To do
Rewrite only the entries from the line with "Philips EcoClassic Standard" up to and including the line with "Item preview, Consume", swapping "Halogen" for "Incandescent" and leaving everything else unchanged.

Entries supplied
---*---

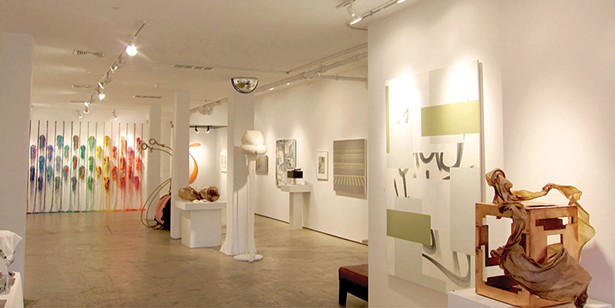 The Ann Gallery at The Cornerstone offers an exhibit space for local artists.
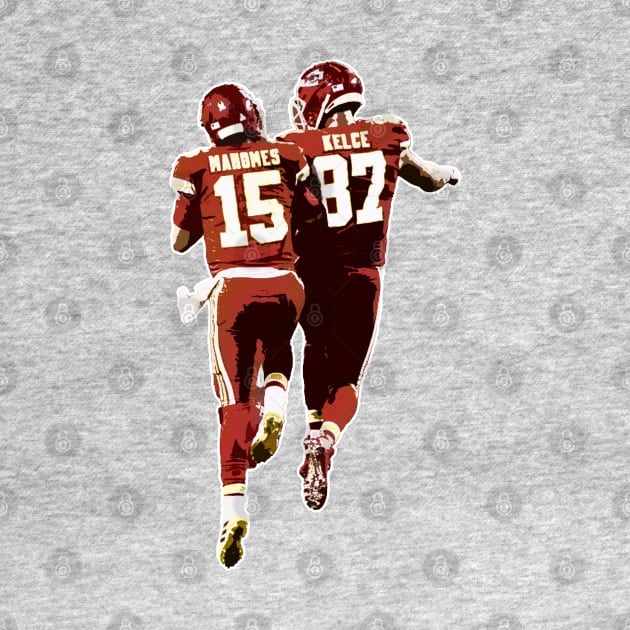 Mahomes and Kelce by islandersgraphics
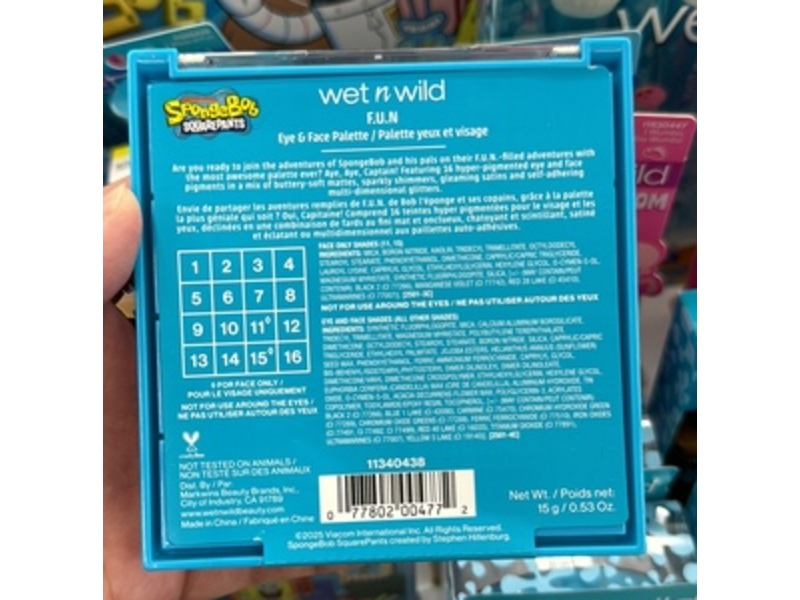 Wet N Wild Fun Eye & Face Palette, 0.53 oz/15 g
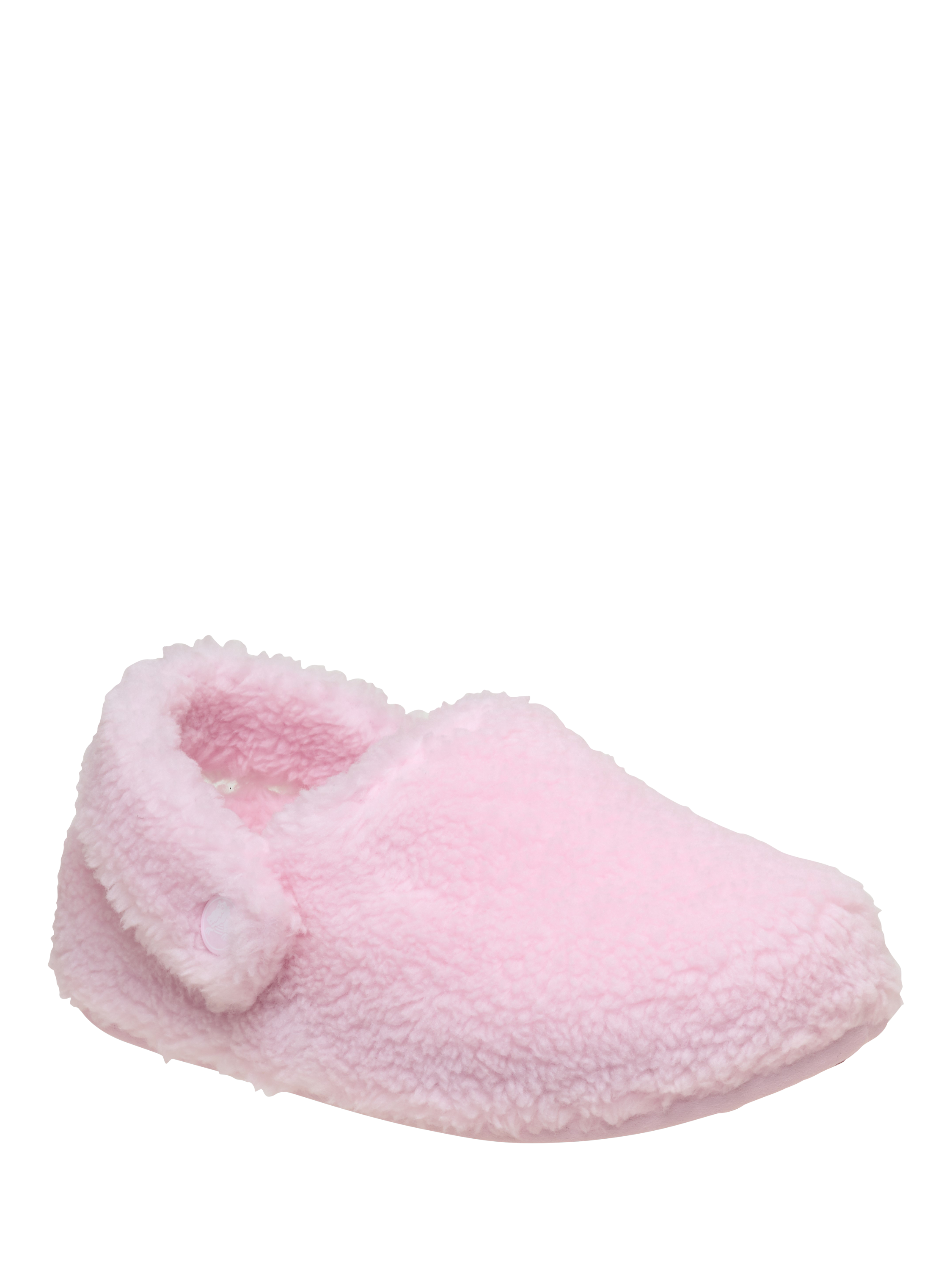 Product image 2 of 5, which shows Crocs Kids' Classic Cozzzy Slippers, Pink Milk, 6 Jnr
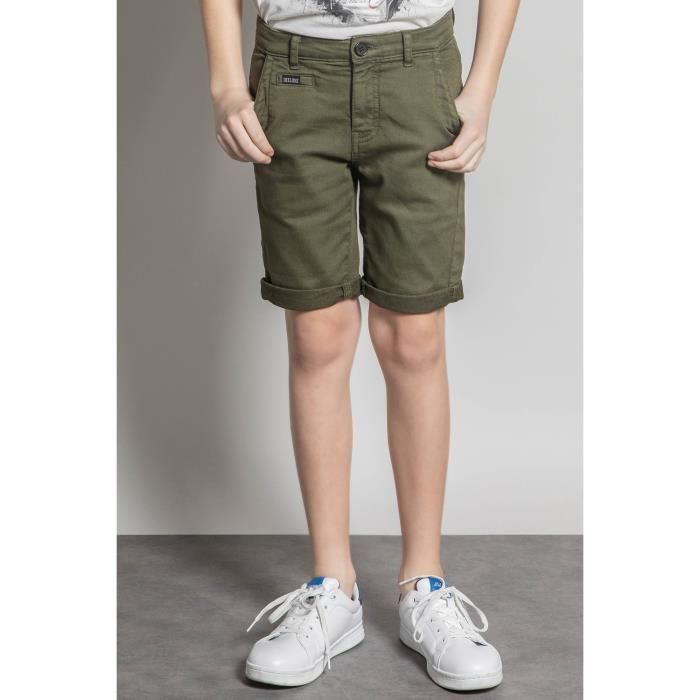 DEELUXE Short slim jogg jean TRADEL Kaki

---*---

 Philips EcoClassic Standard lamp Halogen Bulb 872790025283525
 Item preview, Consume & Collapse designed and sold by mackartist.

---*---

Expected answer
 Philips EcoClassic Standard lamp Incandescent Bulb 872790025283525
 Item preview, Consume & Collapse designed and sold by mackartist.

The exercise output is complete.